# Segments Extraction  

This notebook extracts annotated audio segments from the official recordings of Tovanella and WABAD using the `Bird_tags_Train.mat` file. Since BirdNET analyzes 3-second clips, all extracted segments follow this duration.  

Segments are generated with a 50% overlap, shifting by 1.5 seconds between consecutive clips.  

## Extraction Process:
1. **`species_dict`**: maps common names to scientific names for all species.  
2. **`category_annots.json`** & **`audio_annots.json`**: store segment annotations for each species in every audio file.  
3. **`audio_info.json`**: provides total duration and sampling rate for each recording.  
4. **`true_segments.json`**: lists the species present in each extracted segment.  

Unannotated segments can be included (labeled as `"None"`) by enabling `generate_None`, treating them as a non-species class.  

For WABAD, a different approach was used due to multiple recording sites—only relevant sites containing the study species were processed.


In [14]:
import os
import json
import pandas as pd
import csv
import utils
import scipy.io
from birdlib import utils

In [15]:
DATASET_NAME = 'dataset'
DATASET_PATH = f'/home/giacomoschiavo/segments/{DATASET_NAME}'
AUDIO_SOURCE = '/home/giacomoschiavo/Tovanella'

# Update! Birds_tags_Train_2.mat
In this new dataset some file are written in this form

"< code > - < common species > - < scientific name >.mp3" -> "XC636429 - Merlo dal collare - Turdus torquatus.wav"

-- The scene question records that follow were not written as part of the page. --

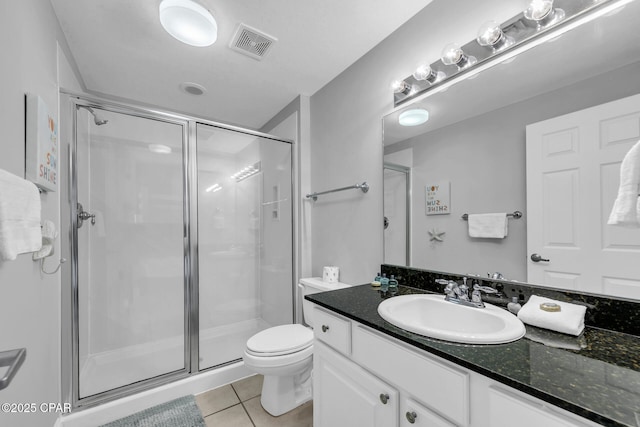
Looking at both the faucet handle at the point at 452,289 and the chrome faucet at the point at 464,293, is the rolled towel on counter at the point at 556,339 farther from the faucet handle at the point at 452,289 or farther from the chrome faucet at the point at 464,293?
the faucet handle at the point at 452,289

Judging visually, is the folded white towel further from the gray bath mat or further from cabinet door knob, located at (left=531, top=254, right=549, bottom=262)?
the gray bath mat

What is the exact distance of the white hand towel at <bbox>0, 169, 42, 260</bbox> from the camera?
2.14ft

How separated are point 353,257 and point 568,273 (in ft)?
3.89

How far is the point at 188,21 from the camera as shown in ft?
4.70

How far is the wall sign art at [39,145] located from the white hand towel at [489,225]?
193 cm

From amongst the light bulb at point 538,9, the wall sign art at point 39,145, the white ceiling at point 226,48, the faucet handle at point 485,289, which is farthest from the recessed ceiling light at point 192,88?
the faucet handle at point 485,289

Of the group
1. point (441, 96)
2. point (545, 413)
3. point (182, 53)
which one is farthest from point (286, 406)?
point (182, 53)

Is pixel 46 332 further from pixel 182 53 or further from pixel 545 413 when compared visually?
pixel 545 413

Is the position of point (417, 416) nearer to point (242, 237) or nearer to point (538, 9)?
point (538, 9)

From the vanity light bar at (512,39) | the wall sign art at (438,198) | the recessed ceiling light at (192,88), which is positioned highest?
the recessed ceiling light at (192,88)

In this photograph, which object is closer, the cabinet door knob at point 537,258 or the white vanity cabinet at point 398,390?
the white vanity cabinet at point 398,390

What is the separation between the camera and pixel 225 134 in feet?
7.34

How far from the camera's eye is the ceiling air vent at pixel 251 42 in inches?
64.8

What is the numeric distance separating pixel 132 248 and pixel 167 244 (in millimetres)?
296
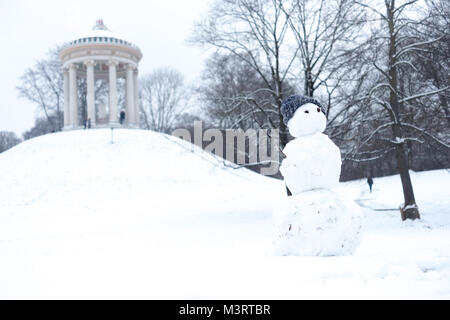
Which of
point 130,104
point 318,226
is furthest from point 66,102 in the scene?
point 318,226

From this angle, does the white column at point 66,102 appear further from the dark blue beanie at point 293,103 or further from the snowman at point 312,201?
the snowman at point 312,201

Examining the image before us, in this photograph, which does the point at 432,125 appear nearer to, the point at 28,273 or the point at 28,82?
the point at 28,273

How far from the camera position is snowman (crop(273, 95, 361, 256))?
5438 mm

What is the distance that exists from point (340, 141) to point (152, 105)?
37677 mm

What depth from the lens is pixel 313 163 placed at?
5863 mm

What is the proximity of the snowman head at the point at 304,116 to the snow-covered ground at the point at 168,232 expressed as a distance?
6.73ft

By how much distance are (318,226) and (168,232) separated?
26.2 ft

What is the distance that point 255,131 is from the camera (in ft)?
48.9

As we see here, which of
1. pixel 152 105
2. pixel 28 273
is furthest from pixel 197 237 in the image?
pixel 152 105

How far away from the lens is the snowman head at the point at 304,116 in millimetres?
6004

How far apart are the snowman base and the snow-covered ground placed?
1.02ft

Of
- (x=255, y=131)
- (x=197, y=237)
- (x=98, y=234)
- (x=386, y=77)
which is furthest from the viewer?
(x=255, y=131)

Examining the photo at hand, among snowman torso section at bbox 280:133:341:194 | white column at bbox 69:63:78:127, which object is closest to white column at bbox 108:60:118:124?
white column at bbox 69:63:78:127

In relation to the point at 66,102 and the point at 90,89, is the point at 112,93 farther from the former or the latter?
the point at 66,102
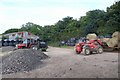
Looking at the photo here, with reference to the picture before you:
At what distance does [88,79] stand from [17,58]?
344 inches

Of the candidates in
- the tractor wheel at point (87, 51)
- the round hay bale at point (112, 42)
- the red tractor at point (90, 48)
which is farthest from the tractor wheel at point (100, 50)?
the round hay bale at point (112, 42)

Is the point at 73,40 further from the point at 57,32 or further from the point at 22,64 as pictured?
the point at 22,64

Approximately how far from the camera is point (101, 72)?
44.3 feet

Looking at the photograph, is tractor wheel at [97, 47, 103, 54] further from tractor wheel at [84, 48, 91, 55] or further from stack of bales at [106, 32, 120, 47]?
stack of bales at [106, 32, 120, 47]

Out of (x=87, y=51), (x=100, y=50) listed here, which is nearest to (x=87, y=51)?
(x=87, y=51)

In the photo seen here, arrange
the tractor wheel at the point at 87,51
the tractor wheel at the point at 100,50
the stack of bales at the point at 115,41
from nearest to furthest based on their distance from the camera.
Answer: the tractor wheel at the point at 87,51
the tractor wheel at the point at 100,50
the stack of bales at the point at 115,41

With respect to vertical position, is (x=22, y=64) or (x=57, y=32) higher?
(x=57, y=32)

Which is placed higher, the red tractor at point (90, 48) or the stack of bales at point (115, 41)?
the stack of bales at point (115, 41)

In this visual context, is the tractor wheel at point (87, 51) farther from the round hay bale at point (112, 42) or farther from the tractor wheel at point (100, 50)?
the round hay bale at point (112, 42)

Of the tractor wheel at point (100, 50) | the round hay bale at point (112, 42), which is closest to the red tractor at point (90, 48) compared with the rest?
the tractor wheel at point (100, 50)

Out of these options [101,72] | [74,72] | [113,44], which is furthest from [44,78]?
[113,44]

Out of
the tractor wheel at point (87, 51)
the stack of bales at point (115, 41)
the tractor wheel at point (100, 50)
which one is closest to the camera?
the tractor wheel at point (87, 51)

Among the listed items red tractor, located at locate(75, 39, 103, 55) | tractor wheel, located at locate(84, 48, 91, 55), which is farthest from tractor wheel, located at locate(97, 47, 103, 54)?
tractor wheel, located at locate(84, 48, 91, 55)

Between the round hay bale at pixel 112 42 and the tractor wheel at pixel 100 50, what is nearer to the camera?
the tractor wheel at pixel 100 50
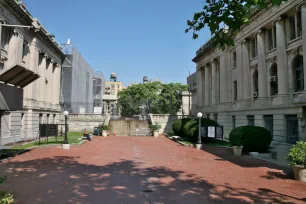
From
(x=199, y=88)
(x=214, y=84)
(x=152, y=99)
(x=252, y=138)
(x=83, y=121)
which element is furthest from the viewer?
(x=152, y=99)

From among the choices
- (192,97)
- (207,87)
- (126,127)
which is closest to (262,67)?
(207,87)

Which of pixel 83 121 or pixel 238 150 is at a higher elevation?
pixel 83 121

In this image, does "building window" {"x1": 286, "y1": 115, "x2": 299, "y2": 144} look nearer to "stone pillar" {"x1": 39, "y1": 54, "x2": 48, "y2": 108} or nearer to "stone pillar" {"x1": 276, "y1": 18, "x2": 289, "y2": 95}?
"stone pillar" {"x1": 276, "y1": 18, "x2": 289, "y2": 95}

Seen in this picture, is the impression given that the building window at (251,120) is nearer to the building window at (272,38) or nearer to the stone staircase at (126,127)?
the building window at (272,38)

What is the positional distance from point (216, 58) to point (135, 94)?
34.2 m

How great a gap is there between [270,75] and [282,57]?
2809 mm

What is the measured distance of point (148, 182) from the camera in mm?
9523

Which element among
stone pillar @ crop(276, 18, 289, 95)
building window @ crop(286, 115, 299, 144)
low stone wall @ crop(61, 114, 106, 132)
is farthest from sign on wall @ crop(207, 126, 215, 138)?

To simpify the process, they will be renamed as "< code >_ 0 _.mp3" -> "XC636429_0_.wav"

First, we need to convert .mp3 to .wav

In [9]:
from pydub import AudioSegment
tovanella_path = '/home/giacomoschiavo/Tovanella'

def convert_mp3_to_wav(path):
    for filename in os.listdir(path):
        if filename.endswith(".mp3"):
            mp3_path = os.path.join(path, filename)
            wav_filename = os.path.splitext(filename)[0] + ".WAV"
            wav_path = os.path.join(path, wav_filename)

            try:
                audio = AudioSegment.from_mp3(mp3_path)
                audio.export(wav_path, format="wav")
                print(f"✅ Converted: {filename} → {wav_filename}")
            except Exception as e:
                print(f"Error with {filename}: {e}")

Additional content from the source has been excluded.